Ghostwriter may be run more from Minsk than Moscow.
Mandiant finds a connection between the Ghostwriter campaign, generally regarded as a Russian operation, to Belarus. Ghostwriter has been generally attributed, especially by the European governments who were targeted by the (relatively crude) disinformation efforts and the impostures used to put them across, to Russian intelligence organs. Mandiant doesn't rule out an additional Russian connection to the threat actor it tracks as UNC1151, but it thinks that Ghostwriter’s targeting, its absence of any obvious criminal payoff, and the messaging of its disinformation argue for Belarus as the hidden hand behind it. It’s possible that this represents a distinction without much of a difference, given the close alignment of Moscow and Minsk, much closer than that between Russia and any other former Soviet republic in the Near Abroad.
Traducianism and uneasiness over those algorithms we keep hearing about...
Axios has a story about a bill that's been introduced into Congress, with bipartisan support, that would seek to limit the ways in which algorithms stand between people and their online experiences. The House version explains its purpose: "To require that internet platforms give their users the option to engage with a platform without being manipulated by algorithms driven by user-specific data." This has been interpreted in many press reports as a mandate to give users an "algorithm-free" experience, which of course would be literal nonsense. The bills aim rather to give users the option of not having their search results, their news feeds, and their social media recommendations unduly shaped by what the platforms infer from the users' earlier activities online.

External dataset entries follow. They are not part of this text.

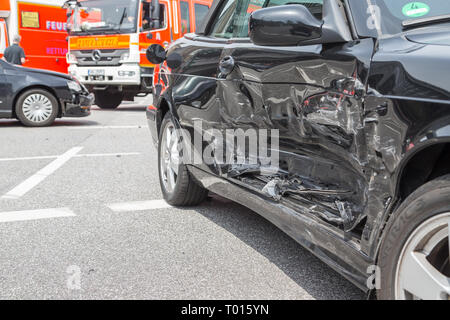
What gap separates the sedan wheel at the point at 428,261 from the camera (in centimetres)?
185

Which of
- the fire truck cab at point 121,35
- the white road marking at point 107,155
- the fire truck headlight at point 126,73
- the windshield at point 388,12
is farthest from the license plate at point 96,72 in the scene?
the windshield at point 388,12

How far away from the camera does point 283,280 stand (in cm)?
305

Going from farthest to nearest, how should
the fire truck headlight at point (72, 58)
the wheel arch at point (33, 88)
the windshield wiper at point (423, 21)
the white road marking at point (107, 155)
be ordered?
the fire truck headlight at point (72, 58) < the wheel arch at point (33, 88) < the white road marking at point (107, 155) < the windshield wiper at point (423, 21)

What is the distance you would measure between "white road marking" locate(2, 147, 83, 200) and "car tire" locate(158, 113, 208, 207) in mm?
1364

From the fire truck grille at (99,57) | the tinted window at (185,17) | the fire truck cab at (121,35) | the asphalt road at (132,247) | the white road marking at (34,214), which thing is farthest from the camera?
the fire truck grille at (99,57)

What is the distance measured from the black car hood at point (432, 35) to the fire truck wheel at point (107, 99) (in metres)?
14.0

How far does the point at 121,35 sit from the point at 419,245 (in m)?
12.5

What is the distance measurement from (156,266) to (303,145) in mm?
1154

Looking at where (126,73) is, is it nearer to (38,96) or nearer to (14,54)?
(14,54)

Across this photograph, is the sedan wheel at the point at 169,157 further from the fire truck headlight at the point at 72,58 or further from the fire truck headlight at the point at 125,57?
the fire truck headlight at the point at 72,58

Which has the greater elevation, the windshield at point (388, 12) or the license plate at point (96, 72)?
the windshield at point (388, 12)

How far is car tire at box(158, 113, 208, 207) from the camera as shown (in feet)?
14.4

There's clearly a widespread uneasiness about the Internet's effects on civil society, and on the emotional health and morals of children in particular. "Algorithm" has clearly emerged as the operative scare-word, serving the same function that "smut" or "television violence" would have served in the second half of the Twentieth Century, although, of course, "smut" and "violence" come pre-loaded with negativity. "Algorithm" has come to be infused with it. Those of us who've been watching too much television during the pandemic will have become familiar with law firms' running commercials inviting you to contact them if you've been exposed to and possibly injured by asbestos, weed killers, careless obstetricians, and so on. A new form of ambulance chasing, we noticed, crossed our television screens this week. The recently established Social Media Victims Law Center is offering to help defend your family against "devious algorithms" and the harm they may have inflicted on your children.